So when I’m on vacation, my brain (or what’s left of it) goes on vacation as well, which is why this post is late. I completely forgot to write it last night and I only just realized this. Sorry.
Anyway, some of you might know I’m a hoarder by nature. I tend to keep things in case I need them at some later date, which brings with it the very Kate issue that whenever I put something away “somewhere safe” I can never bloody find the thing again.
So this week has been three days of hunting through assorted saved paperwork dating back to before I moved to the USA (20 years of documentation… joyous) in search of the Very Important Document that I knew I’d put Somewhere Safe and needed to find.
Two bulging trash bags of obsolete paperwork and a relatively small pile of documents to keep later I finally found the thing – and yes, it was in a safe place. Just not the safe place I’d thought it was in.

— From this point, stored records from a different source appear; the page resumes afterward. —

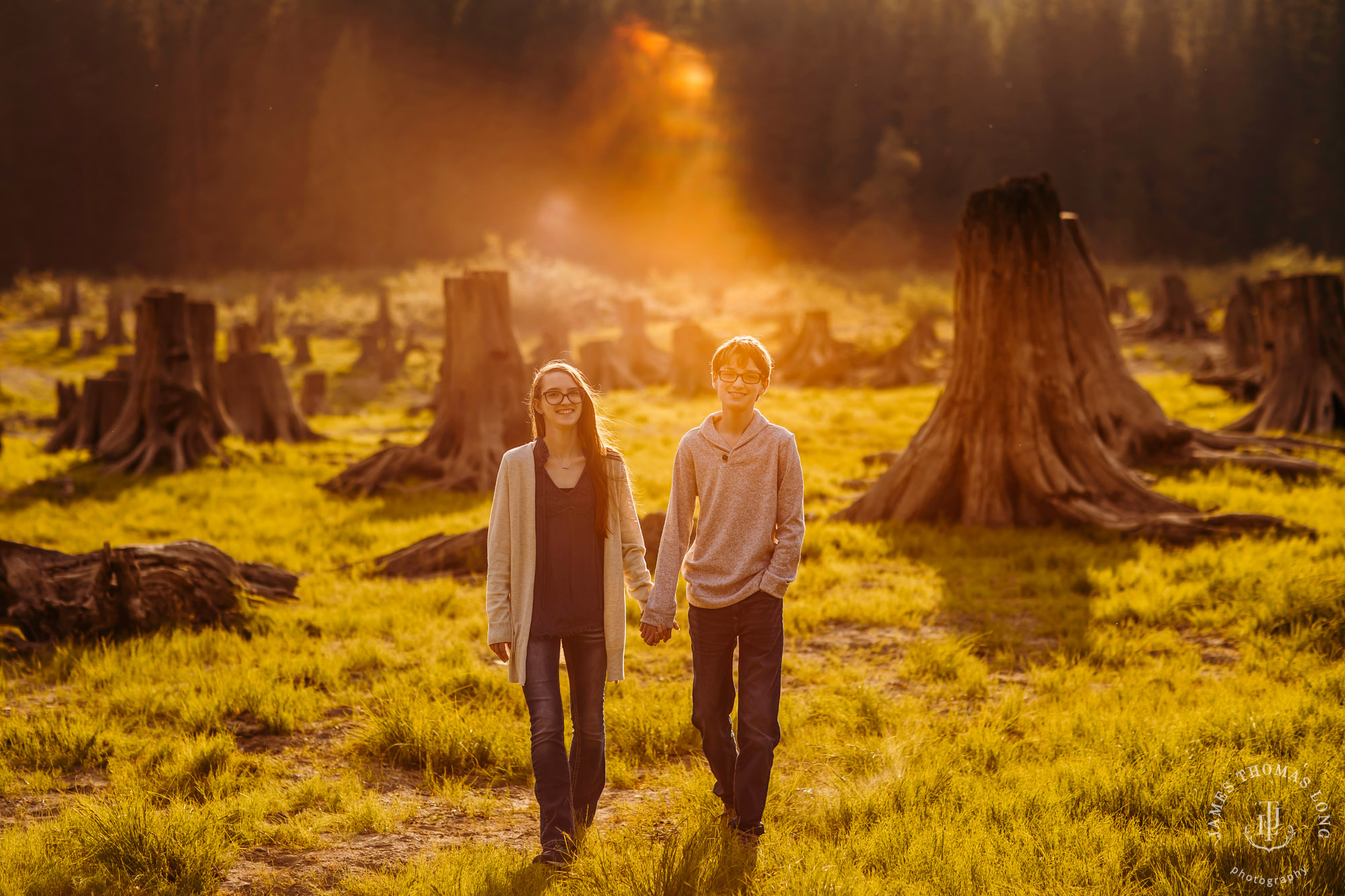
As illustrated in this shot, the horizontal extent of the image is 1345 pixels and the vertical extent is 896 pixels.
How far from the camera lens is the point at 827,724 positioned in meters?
4.63

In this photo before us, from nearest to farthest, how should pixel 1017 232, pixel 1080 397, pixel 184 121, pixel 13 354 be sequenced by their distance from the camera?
pixel 1017 232, pixel 1080 397, pixel 13 354, pixel 184 121

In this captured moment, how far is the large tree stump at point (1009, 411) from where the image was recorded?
842 centimetres

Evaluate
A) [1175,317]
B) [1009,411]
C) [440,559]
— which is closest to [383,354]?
[440,559]

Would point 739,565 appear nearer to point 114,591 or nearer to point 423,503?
point 114,591

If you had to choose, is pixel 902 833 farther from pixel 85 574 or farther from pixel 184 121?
pixel 184 121

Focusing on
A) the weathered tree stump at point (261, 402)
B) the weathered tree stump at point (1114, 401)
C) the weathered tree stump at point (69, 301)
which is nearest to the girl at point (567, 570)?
the weathered tree stump at point (1114, 401)

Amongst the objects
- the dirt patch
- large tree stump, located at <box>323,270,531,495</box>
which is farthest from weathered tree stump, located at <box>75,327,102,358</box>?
the dirt patch

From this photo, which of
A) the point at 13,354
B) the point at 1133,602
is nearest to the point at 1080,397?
the point at 1133,602

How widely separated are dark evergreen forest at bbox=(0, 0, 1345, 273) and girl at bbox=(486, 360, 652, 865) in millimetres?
56176

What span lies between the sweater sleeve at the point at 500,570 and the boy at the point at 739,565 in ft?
1.68

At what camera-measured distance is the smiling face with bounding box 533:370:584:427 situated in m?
3.35

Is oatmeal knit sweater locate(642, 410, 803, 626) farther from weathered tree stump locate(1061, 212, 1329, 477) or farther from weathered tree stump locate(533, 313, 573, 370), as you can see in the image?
→ weathered tree stump locate(533, 313, 573, 370)

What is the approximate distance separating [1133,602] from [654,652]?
324cm

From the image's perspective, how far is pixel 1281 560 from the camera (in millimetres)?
6617
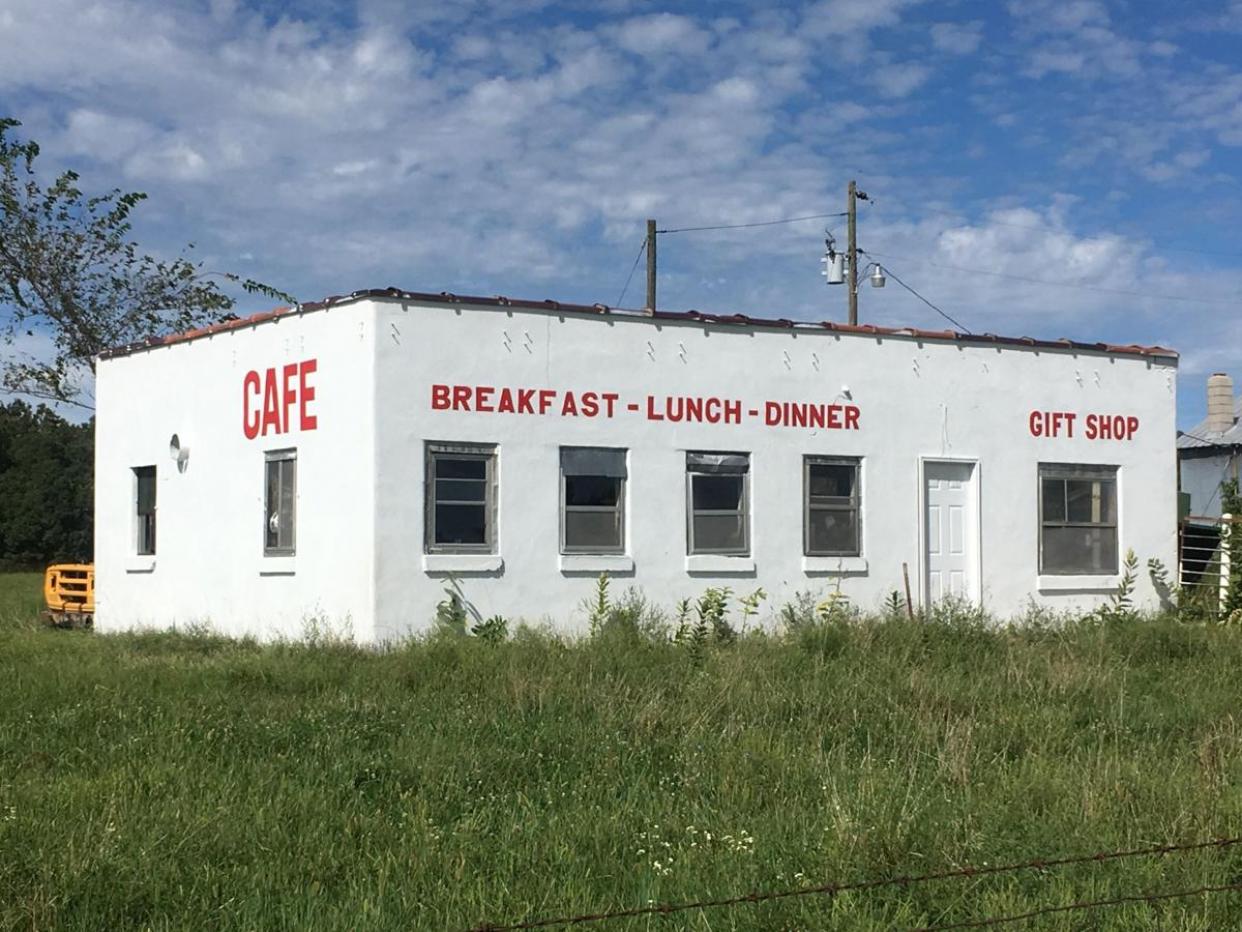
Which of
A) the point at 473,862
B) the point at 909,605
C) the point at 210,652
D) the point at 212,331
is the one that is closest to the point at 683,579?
the point at 909,605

Yes I do have a number of storage caches containing various important things. Yes, I occasionally put something in the wrong one. And yes, I absolutely need to clean the bloody things out more often. I also need to win the bloody lottery or otherwise acquire enough of an independent income that I don’t need the day job because I don’t have the time to keep everything organized.
Or rather, I don’t have the time and mental energy to keep things organized. The latter being more of an issue than the former. By the end of a work day, I have a severe case of no can haz brane, and the end of a work week is usually worse. It takes most of the weekend to recover, and then the cycle starts again.
My vacations usually consist of a day or two doing nothing, followed by a slow ramp up to actually being able to think – the sorting I did this week happened in bursts with mental recovery time in between because I’m still thinking through a heavy layer of cotton wool from accumulated fatigue. It’s my life – it’s more or less Kate-normal to be this way, and I’d probably need a week or two of near hibernation to really recover, but I don’t have it so I make do with what I can get. Narcolepsy may be pretty much invisible to the general population, but that doesn’t make it suck any less (probably my biggest fear is that I’ll be in an accident and lose my drivers license because “driving while narcoleptic” can be a thing – it’s not technically illegal where I live, but having to prove to a government body that I’m managing it properly isn’t something I want to do. Public transport is non-existent around here, so no license = no going anywhere unless someone drives me).
That said, I now know where the Very Important Document is, and it’s in one of the safe place caches that makes sense. Whether it will still make sense in a year or two is anyone’s guess, but it’s a reasonably obvious location.
So, have a Buttercup being very relaxed and unlike her normally dignified and regal self, and may the USAians among us all have a wonderful Independence Day weekend.